愛 犬 ナ ナ
好 光 幹 雄

 「来た、行くぞ。」「僕も行く。」
 小学校2年生と幼稚園の男の子二人が、家を飛び出して行きました。17、8年前のことでした。
 毎日夕方になると、小型犬を5・6匹連れて近所の方が散歩します。可愛いシーズーです。実は、その方は自営業の傍ら、シーズーのブリーダーもされていたのです。毎日毎日、散歩のお供をして、犬が大好きな事をアピールしていたのです。そして子ども心に、何匹も犬がいるなら1匹ぐらいもらえないかなと思ったのでしょう。「僕も犬飼いたいな!飼いたいな!」「犬が欲しいな!欲しいな!」
 そんなことを言いながら、犬の散歩を取り巻きながら一緒におじさんと歩いたのでしょう。

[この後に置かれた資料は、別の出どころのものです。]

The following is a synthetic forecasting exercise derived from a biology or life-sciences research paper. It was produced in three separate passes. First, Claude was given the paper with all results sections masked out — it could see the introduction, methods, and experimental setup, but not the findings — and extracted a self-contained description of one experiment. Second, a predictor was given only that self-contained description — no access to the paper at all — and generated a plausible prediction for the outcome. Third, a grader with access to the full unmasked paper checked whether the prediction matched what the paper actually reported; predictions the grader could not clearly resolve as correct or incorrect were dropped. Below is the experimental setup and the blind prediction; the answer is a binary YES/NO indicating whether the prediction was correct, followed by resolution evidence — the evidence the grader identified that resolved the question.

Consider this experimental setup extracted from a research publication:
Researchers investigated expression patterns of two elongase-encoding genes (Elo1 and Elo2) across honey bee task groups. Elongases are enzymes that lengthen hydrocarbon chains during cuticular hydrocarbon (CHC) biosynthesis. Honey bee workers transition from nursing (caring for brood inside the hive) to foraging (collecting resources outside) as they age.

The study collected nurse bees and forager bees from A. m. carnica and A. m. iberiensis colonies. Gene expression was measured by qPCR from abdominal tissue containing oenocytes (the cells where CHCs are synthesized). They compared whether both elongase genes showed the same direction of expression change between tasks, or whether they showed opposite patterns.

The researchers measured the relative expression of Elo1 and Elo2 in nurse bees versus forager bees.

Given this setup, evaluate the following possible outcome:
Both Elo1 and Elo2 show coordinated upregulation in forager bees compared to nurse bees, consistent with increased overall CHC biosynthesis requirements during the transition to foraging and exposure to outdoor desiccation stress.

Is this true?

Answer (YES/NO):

 ある日、2年生の長男が、目をキラキラさせて、散歩から帰ってきました。
「おじちゃんが、犬くれるって! 本当に、くれるって!」
 ブリーダーのおじさんも、とうとう子どもたちに犬をあげると約束してくれたのです。後1月したら、子犬が生まれるから、その中から好きなのを選んでもらっていいよと約束してくれたのでした。 「お父さん、子犬が生まれたねん! 見てきたよ。めちゃめちゃ可愛いねん!」
「そうか。良かったな。どれにするかきめたか?」
「ううん、まだ決めてない。もうちょっとして、エサが食べられるようになったらあげるって。」
「そうやな。まだお乳飲んでるもんな。」
 それから何週間かして私と二人の男の子と一緒に、ブリーダーのおじさんのアドバイスをもらいながら決めました。中でも、一番可愛い子犬です。私は、子ども達が選んだ子犬を、まるで産院から連れて帰ってくる我が子のように、胸にしっかり抱いて帰りました。メスなので、名前はナナです。

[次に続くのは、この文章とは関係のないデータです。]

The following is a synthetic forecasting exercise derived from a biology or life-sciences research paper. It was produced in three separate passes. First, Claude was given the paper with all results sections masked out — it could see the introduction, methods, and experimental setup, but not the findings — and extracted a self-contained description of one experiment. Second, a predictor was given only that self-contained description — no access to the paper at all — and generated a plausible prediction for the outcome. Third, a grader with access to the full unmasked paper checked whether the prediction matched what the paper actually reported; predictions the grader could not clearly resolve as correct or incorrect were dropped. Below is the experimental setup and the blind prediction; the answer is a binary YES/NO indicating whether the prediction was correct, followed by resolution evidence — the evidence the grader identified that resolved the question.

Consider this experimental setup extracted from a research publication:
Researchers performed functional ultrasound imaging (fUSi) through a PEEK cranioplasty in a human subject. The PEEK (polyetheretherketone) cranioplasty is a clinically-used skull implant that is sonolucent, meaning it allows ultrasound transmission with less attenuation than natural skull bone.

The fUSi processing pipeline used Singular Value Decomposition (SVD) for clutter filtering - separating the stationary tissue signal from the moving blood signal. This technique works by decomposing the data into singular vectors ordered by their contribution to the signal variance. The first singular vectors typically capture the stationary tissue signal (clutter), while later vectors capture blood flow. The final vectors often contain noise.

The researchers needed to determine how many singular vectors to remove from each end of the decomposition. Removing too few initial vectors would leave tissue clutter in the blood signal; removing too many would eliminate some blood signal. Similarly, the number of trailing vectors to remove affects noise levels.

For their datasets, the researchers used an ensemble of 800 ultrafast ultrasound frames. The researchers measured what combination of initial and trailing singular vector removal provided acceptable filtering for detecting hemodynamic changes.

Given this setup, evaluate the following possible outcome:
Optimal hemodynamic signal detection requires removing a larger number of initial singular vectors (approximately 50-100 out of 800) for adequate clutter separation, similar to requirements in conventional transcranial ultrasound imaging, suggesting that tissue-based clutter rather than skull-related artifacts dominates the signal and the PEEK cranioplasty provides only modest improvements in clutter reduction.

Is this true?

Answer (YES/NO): YES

 子ども達は、一生懸命、世話をしました。散歩、エサやり、しっこマットの交換、シャンプー。
 そんな中で、子ども達の心の中に自然に芽生えたものがありました。それは、もの言わぬナナに話しかける話し方です。しかも、その話し方は、
「ナナちゃん、お腹が減ってたんやね。今あげるからね!」
「ナナちゃん、散歩がしたいんやね。今から行くからね。はい、ちゃんとリードつけるんやよ。 わかったね。待て、待て。」

 何かお気づきですか?「・・・ね」という言い方です。
 人の会話の仕方には、幾つかに分類できますが、その一つに、 賞賛と共感型があります。「〜と思ったんですね。」「〜と考えたんですね。」「〜と感じたんですね。」「いい〜ができましたね。」つまり、相手に共感する話し方。微笑んだりうなずいたりする話し方です。
 もの言わぬ相手に愛情を持って接していると、相手の行動や表情から、相手の心の中を感じ取り、相手に対する共感的な言葉が生まれてきます。生き物、乳児、病人、老人、悩み困っている人等。そういう人への会話を聞いていると「〜ね」という表現が随所に出てきます。
 赤ん坊が何も言わないのに「お腹かが空いてたんやね。ごめんね。すぐあげるからね。」と、「〜ね」で話しかけている母親をよく見かけますが、あれは健全な共感型の母性愛の表出なのだと思います。
 我が家では、もの言わぬ愛犬が、子ども達の心を共感的にしてくれたのだと思います。